Homework 1 - Finding Syllables in Indic Languages
Problem Statement
In this homework you need to
- create a corpus of 1MB in your your chosen Indian language. To identify
sources in the corpus, keep headers at the top of each file (or over each
break in a single file) indicating the source. This is because results can
be affected considerably by the type of data. Keep a header of this
type:
%%%%% WEBPAGE / SOURCE %%%%% CS671 : "your email" YYMMDD (date) [text]
- implement an algorithm for detecting syllables in multiple
languages via a flexible "grammar". If possible, use a command line
switch of the type
-hindi, -latinEnglish, -latinDevnagSansk, -telugu
etc. - apply your algorithm to
- your corpus in your language; list the top syllables and their frequencies.

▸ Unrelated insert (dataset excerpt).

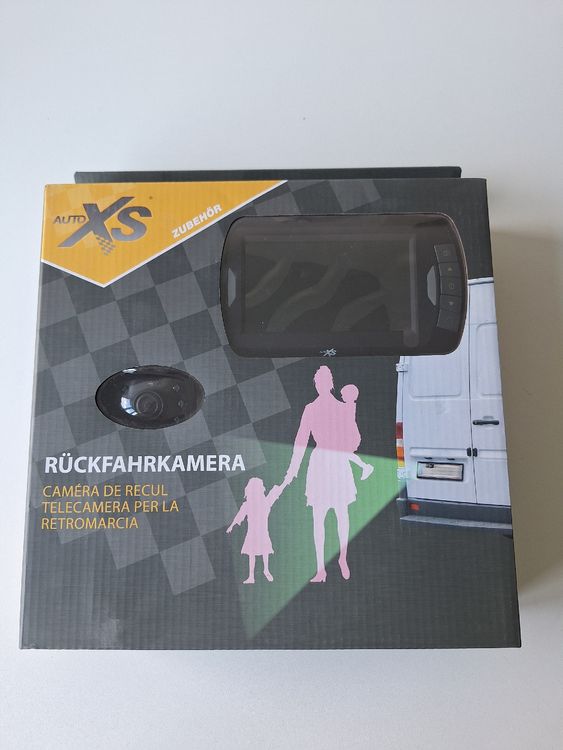 Auto Xs Ruckfahrkamera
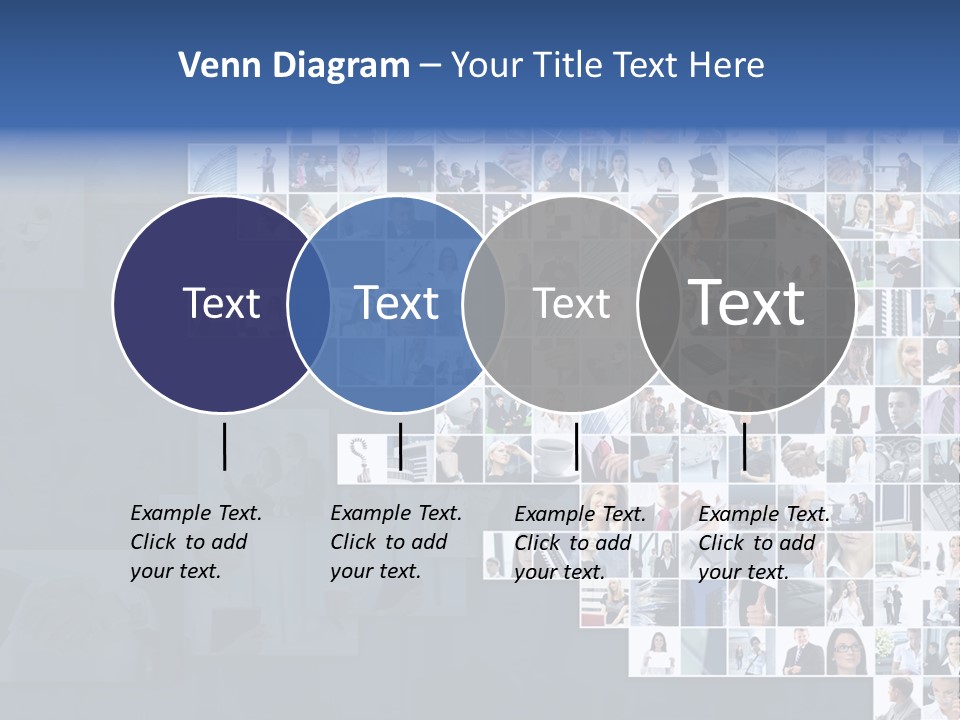 Business Collage PowerPoint Template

Also, please give a dense plot showing the decreasing log frequency (y-axis) vs the top 1000 syllables (x-axis)
- a second unicode language. (you can try the latinDevanagari font as in bgita.txt; or if your language in part-a was not Hindi, then you can try the Hindi in hwiki.txt)
- Optional: Run it on a small English corpus.
Submission
Please create an index.html file with all images of the plots.

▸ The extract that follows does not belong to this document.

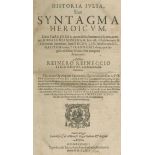 Reineccius,R.Historia Iulia, sive Syntagma heroicum... 3 Bde. Helmstedt, Lucius für Kirchner 1594-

All submissions will be online via your home.iitk web area accessible
through the URLs of the following kind:
http://home.iitk.ac.in/~YOUR_USER_ID/cs671/hw1/
.
See the Submissions column in the Students page.
The file "index.html" in this area should report
- list of top syllables and syllable bigrams from c(i) and c(ii) above.

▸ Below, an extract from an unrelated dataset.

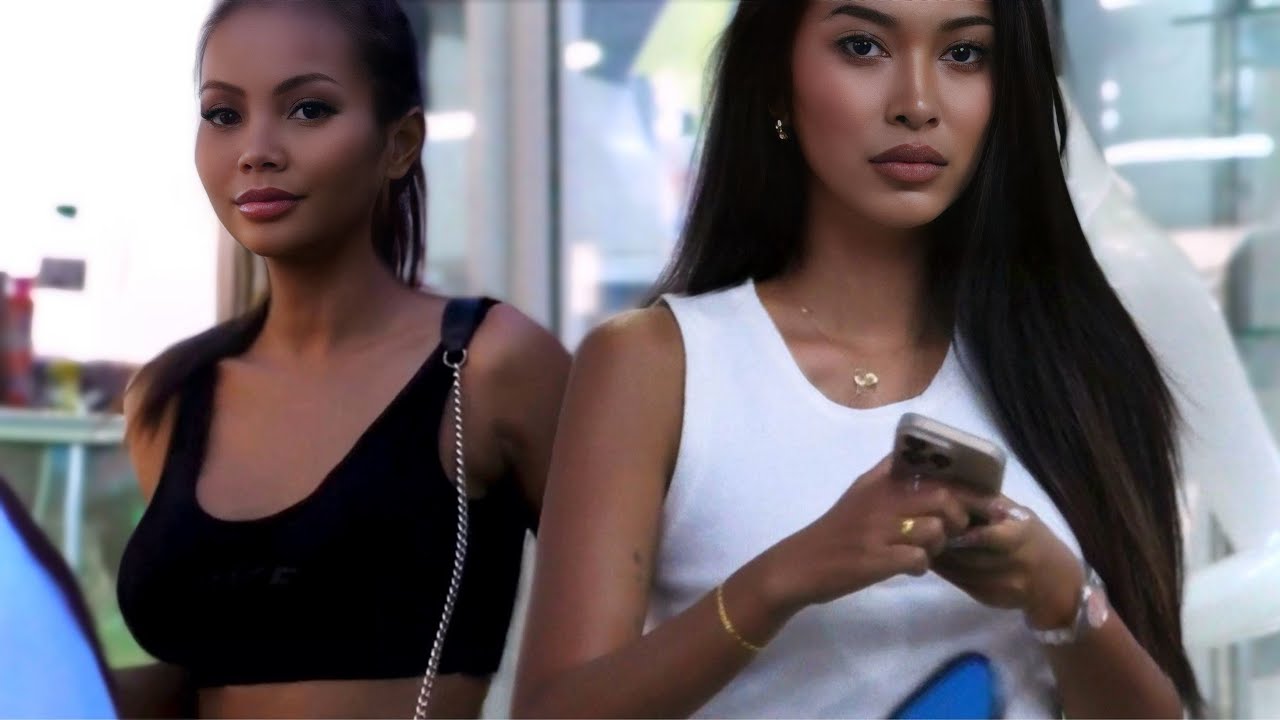 ATTRACTIVE LADIES in PATTAYA, Exciting Street Scenes, Thailand 2025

- a plot of the log-frequency distribution for the top 1000 syllables
- link to the corpus created by you
- code.zip should be uploaded and linked from your index.html 2 days AFTER the due date.
Relevant Resources
- Monojit Choudhury; Rule-based grapheme to phoneme mapping for hindi speech synthesis; Proceedings of 90th Indian Science Congress of the International Speech Communication Association (ISCA), Bangalore, India; 2003
- Pramod Pandey; Akshara-to-sound rules for Hindi; In Writing Systems Research 2014, Vol 6, No. 1, pp. 54-72.